Most of our eating disorders research has been conducted in collaboration with the Renfrew Center for eating disorders, where Dr. Lowe has been a research consultant, and a member of their Research Committee, for 6 years.  Renfrew is the largest treatment center for eating disorders in the country and therefore offers the unique ability to collect data on a large number of eating disordered patients in a relatively short time.  The quality and quantity of data collected from Renfrew patients during and after treatment has improved substantially during the past several years.  The improvements have created many opportunities for my team to collect data for masters and dissertation research projects and for additional studies described below.  \

I have been conducting research investigating the role of both weight suppression (the discrepancy between one’s highest adult body weight and current weight) and current dieting (an ongoing effort to lose, or avoid gaining, weight) in bulimia nervosa for the past 15 years (Butryn et al., 2006; Butryn et al., 2011; Chernyak & Lowe, 2010, Gleaves et al., 2000; Herzog et al., 2010, Juarascio et al., in press, Lowe et al., 1996; Lowe et al., 1998; Safer et al., 2004; Lowe et al., 2006; Lowe et al., 2007, Lowe et al., 2011, Lowe et al., in press, Thomas et al., 2011). My research on weight suppression, dieting and eating disorders has raised questions about the prevailing psychosocial and cognitive-behavioral models of how dieting may initiate and maintain bulimia nervosa. This new model also has significant treatment implications that we hope to begin examining in the future.

4. Integrating biology and psychology in eating disorder and obesity research

In the past several years I have become increasingly involved in research to understand how biological and psychological factors combine to influence eating disorders and obesity. One such effort has involved differentiating between homeostatic and hedonic eating motives and describing the implications of this distinction for the wisdom of dieting (Lowe & Butryn, 2007; Lowe & Levine, 2005). A second focus is understanding how behavioral and metabolic aspects of restrained eating combine to produce a predisposition toward weight gain in restrained eaters (Lowe & Kral, 2006), Stice et al., 2007, Psychological Assessment). A third set of studies is examining neurophysiological correlates of both restrained eating and binge eating using fMRI and EEG (Coletta et all, 2009, Lowe et al., 2009, Ochner et al., 2009).

5. Research on the "hedonic hunger" and the Power of Food Scale

To better understand the predisposition that may make some people more susceptible to food-related temptations, my research team has developed a new measure of the psychological impact of the food environment called the Power of Food Scale (PFS).

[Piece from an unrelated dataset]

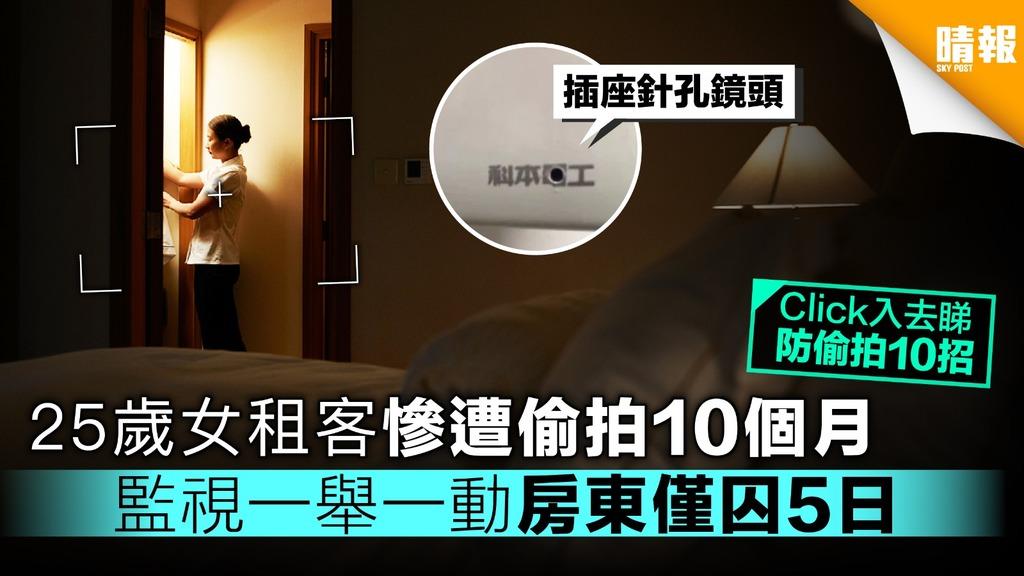 25歲女租客慘遭偷拍10個月 監視一舉一動房東僅囚5日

There are a number of existing measures that assess restrained eating or overeating induced by various emotional or social stimuli, but there is no measure of individual differences in the psychological impact of an obesogenic environment.  Two papers provide preliminary psychometric support for the PFS (Capelleri et al., 2009, Lowe et al., In press) and three others examine its usefulness for understanding eating motivations and weight problems (Forman et al., 2007; Schultes et al., 2010, Appelhans et al., in press).  We are continuing with research to further test the validity and clinical application of the PFS.